It was a great opportunity as a new mom to be able to use my degree. All of the courses I have taught have been previously developed, although I make changes to the content to make sure it’s current. I really like teaching, so being able to switch it up keeps it interesting.
One of her favorite courses to teach is Cultural Aspects of Food, in which students learn about how different people eat around the world. The textbook is divided by different areas of the world and by cultural groups, with topics touching on traditional foods, food prep and the role of food and health within each community.
“The assignments involved are really fun,” says Jennifer. “One of them is to pick an ethnic restaurant and do a write-up about the experience. There are also a couple of cooking assignments. First, students cook a dish from their own heritage. Everyone has a culture and a background that we came from, so students get to pick something from their culture and create a presentation of them cooking their final product.

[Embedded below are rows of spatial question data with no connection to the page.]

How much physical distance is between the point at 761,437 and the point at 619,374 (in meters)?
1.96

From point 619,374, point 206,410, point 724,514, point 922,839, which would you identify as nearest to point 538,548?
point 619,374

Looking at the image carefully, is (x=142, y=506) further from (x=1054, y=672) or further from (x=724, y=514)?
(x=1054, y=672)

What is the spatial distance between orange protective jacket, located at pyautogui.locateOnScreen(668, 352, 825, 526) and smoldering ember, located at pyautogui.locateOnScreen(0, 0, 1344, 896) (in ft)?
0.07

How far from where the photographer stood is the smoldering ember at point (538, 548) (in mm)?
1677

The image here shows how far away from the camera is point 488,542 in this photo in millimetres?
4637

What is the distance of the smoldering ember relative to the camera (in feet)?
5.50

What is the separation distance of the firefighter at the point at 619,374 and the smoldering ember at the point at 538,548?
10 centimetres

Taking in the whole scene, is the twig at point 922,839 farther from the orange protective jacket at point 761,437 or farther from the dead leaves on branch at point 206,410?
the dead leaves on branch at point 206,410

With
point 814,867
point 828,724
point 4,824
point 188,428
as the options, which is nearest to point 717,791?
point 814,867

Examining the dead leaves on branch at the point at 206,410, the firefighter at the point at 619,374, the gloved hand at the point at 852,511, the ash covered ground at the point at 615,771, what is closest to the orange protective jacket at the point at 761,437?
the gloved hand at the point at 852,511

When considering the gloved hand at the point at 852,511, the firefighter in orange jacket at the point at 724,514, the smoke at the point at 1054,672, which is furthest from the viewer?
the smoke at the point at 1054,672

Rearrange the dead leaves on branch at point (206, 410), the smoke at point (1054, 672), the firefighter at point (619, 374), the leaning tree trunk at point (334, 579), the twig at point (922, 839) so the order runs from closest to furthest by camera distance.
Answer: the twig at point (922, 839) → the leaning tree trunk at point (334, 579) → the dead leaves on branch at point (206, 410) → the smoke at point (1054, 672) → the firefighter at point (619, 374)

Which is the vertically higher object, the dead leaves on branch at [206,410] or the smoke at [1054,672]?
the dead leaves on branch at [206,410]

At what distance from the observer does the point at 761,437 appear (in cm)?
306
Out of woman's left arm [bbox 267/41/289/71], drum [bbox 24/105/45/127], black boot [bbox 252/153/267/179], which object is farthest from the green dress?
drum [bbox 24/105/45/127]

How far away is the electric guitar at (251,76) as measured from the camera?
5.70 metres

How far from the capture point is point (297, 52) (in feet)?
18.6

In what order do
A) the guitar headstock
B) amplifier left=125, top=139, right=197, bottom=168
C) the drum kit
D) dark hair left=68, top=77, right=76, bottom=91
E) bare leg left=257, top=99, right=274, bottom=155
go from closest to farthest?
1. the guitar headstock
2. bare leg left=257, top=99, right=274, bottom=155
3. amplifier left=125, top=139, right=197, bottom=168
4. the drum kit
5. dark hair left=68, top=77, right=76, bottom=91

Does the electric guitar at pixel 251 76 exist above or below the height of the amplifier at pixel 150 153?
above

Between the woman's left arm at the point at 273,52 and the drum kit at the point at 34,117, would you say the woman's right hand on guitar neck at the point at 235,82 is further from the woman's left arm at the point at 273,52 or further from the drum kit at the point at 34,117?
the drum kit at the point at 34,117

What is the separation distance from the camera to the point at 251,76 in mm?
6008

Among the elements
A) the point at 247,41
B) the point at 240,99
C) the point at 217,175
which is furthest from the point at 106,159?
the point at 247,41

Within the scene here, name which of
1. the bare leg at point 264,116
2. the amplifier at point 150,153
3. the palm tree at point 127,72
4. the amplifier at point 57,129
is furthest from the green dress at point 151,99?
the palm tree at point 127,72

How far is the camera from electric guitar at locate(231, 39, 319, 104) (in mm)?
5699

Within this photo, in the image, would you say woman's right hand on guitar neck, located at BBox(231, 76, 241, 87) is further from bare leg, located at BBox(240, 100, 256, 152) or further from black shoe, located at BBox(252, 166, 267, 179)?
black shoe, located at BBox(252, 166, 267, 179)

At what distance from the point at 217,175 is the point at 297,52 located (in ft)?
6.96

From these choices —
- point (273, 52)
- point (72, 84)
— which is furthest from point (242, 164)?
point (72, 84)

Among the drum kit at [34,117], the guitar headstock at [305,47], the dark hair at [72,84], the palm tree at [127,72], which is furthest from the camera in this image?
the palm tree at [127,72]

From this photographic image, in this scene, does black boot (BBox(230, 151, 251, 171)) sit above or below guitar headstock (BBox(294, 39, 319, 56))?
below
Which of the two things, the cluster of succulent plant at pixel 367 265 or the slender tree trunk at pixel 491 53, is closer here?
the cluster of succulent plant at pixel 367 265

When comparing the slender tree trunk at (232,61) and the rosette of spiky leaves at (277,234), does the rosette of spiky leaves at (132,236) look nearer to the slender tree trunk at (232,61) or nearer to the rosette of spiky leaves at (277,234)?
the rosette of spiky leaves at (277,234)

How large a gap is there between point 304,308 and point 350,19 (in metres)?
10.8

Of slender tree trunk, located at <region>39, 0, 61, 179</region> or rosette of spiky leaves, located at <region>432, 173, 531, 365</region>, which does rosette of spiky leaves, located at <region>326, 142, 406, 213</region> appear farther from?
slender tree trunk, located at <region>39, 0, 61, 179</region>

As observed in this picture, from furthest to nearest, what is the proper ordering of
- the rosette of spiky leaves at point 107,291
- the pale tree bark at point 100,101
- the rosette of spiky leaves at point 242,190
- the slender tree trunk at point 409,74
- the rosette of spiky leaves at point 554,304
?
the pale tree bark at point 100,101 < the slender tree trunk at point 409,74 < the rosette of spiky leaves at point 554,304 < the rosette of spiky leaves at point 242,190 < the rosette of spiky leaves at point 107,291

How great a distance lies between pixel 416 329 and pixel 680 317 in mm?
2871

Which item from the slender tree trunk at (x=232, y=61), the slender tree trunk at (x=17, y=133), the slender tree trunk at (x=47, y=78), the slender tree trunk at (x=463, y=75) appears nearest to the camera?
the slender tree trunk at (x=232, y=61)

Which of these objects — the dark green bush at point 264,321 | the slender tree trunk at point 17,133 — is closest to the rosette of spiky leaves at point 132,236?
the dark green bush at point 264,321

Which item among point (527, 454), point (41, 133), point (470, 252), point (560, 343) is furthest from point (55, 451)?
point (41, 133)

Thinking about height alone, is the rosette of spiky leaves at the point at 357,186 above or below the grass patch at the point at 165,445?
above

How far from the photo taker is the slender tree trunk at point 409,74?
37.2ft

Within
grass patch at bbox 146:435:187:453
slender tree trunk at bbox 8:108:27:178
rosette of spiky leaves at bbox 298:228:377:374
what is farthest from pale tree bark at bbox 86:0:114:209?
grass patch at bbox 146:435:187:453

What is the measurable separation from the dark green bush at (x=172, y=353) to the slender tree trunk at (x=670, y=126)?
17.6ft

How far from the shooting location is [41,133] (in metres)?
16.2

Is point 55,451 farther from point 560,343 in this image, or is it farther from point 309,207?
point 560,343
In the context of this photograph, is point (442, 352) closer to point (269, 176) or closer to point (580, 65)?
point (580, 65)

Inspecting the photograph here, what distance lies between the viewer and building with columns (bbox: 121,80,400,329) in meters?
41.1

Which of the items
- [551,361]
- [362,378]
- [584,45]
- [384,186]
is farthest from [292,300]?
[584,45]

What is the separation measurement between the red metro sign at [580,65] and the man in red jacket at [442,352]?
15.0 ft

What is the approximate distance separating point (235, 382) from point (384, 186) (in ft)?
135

Later on, there is another cooking assignment where they pick something from a cultural background that isn’t their own.”
One of the unique aspects of teaching courses in an online setting is that Jennifer’s students come from a variety of backgrounds. Some students are older, while others are on a more traditional college path.
I’ve had a registered nurse from Colorado who is going back to get her bachelor’s degree. Last session, I had a veteran in class. It’s fun to see all different walks of life coming together.
To keep content engaging, Jennifer offers material in a variety of different formats, from journal articles to video documentaries. She also utilizes Yellowdig, a newsfeed-style platform that encourages students to seek out content related to the topics they’re discussing, then share it similar to how they would share an article on a site like Facebook.
“The students are required to add commentary on what they are posting, which helps make the discussion more interactive,” she says. Because online classes often demand even more self-motivation and responsibility from students, Jennifer encourages her class members to reach out and ask for help whenever necessary. For her, it always comes back to balance.
“Sometimes students take on a lot,” she says.” Many of them work full time and have families. Being organized and keeping a schedule, having a planner and making it a priority to not overwhelm yourself is very important. Don’t be afraid to ask for help. Teachers want to offer guidance whenever possible, because student life can be hard.”